Scraped caption text data
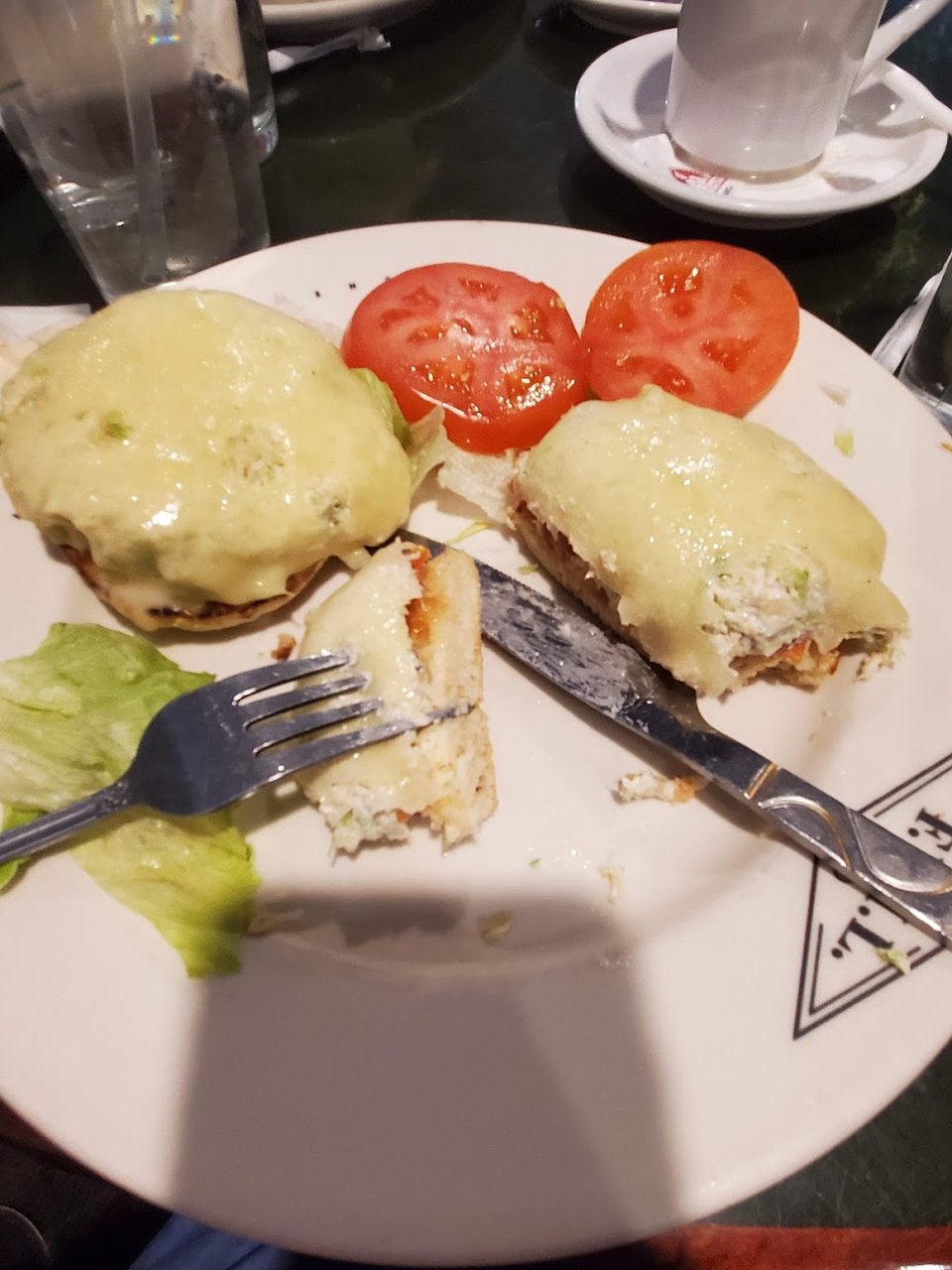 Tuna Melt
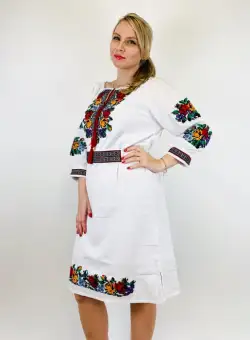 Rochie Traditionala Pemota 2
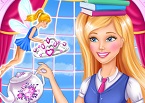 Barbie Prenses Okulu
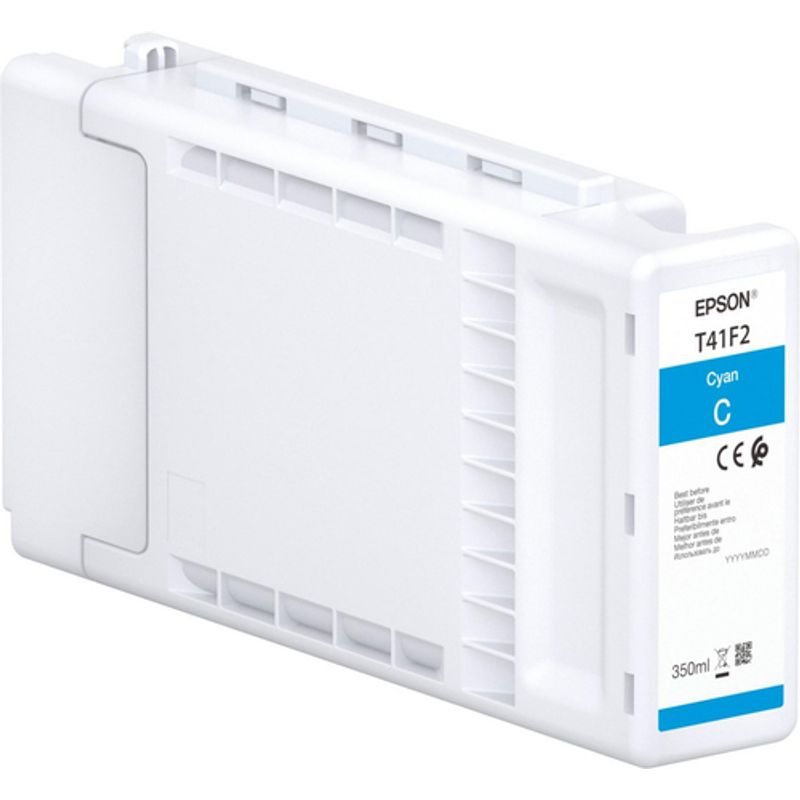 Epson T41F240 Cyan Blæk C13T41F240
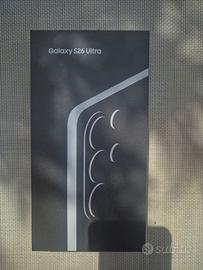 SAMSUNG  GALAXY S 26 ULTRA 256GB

**Work to complete**
Give again, word for word, each line from the one holding "Barbie Prenses Okulu" through the end of the entries, and leave out any picture.

**Response to the task**
 Barbie Prenses Okulu
 Epson T41F240 Cyan Blæk C13T41F240
 SAMSUNG  GALAXY S 26 ULTRA 256GB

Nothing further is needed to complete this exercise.